# CS 107 - Milestone

20th October, 2022

Team: Kareema Batool, Nikhil Nayak, Nishtha Sardana, Saket Joshi, Sree Harsha Tanneru

## 1. Introduction

Differentiation is defined as the process of finding the gradients/derivatives of a particular function in hand. It finds multiple applications in the areas of science and engineering. With the exponential growth in the size of the dataset and advancements in technologies - the complexity of computing derivatives has increased and we have become increasingly dependent on computers to compute derivatives. 

Currently, there are three ways to compute derivatives - finite, symbolic, automatic differentiation. The finite differentiation method although being quick and easy to implement - suffers from machine precision and rounding errors. We are able to alleviate these issues using symbolic differentiation, however, it becomes computationally very expensive as the function(s) starts to get complex. We are able to alleviate both the issues of computational complexity and machine precision using automatic differentiation.  

Automatic Differentiation leverages symbolic rules for evaluating gradients - which is more accurate than using finite difference approximations. But unlike a purely symbolic process, the evaluation of expressions takes place early in the computation - it evaluates derivatives at particular numeric values. 

The package fab-AD implements automatic differentiation for computational use. fabAD can be used to automatically differentiate functions via forward mode. Automatic Differentiation finds applications in optimization, machine learning, and numerical methods. 

## 2. Background
### 2.1 An overview of Automatic Differentiation

Automatic differentiation (also known as autodiff, AD, or algorithmic differentiation) is a widely used tool in optimization. There are two ways in which we can calculate the derivative of a function. If it is  totally new function, we can use the limit definition to derive it. However, most of the time  a function is just a composition of old (seen) functions and in this case we can use chain rule to derive the new function. 

Automatic differentiation provides the benefit of avoiding the symbolic manipulation of functions while achieving machine-like precision. Automatic differentiation has applications in astronomy, dynamic systems, numerical analytical research, optimization in finance and engineering, among others.

AD is based on the concept of decomposing a function into a series of simple operations and functions whose derivatives are readily attainable, and then sequentially applying the chain rule to assess the derivatives of these operations to calculate the derivative of the entire function.

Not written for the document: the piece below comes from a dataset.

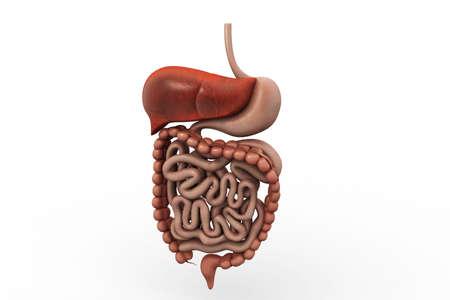 human digestive system Banco de Imagens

This eliminates the difficulty of parsing and memorizing the entire symbolic expression, allowing us to keep simply the function's value and its derivative at each step.

The two primary strategies for automated distinction are forward mode and reverse mode. These two modes are identical in terms of precision, but they may differ in terms of efficiency when the size of the input data grows. Forward mode is often more effective when working with complicated functions or a large number of functions. Some AD algorithms even implement both forward mode and reverse mode. For this project, our package implements solely the forward mode and is a valuable resource for applications such as dynamic systems and mechanical engineering.

To better comprehend automated differentiation, let's first familiarize ourselves with several essential principles employed in the AD algorithms. We will use the remainder of this section to introduce them quickly.

### 2.2 Elementary operations and functions

Automatic differentiation's algorithm reduces functions to simple arithmetic operations and elementary functions. The fundamental arithmetic operations are addition, subtraction, multiplication, and division (we can also consider taking roots of a number as raising it to powers less than ). Among the elementary functions are exponential, logarithmic, and trigonometric. These operations and functions have easily calculable derivates, thus we employ them as elementary evaluation stages in the AD evaluation trace.

### 2.3 The chain rule

The chain rule permits the decomposition of complex, nested functions into layers of operations. Our automated differentiation algorithm sequentially computes the derivative of functions using the chain rule.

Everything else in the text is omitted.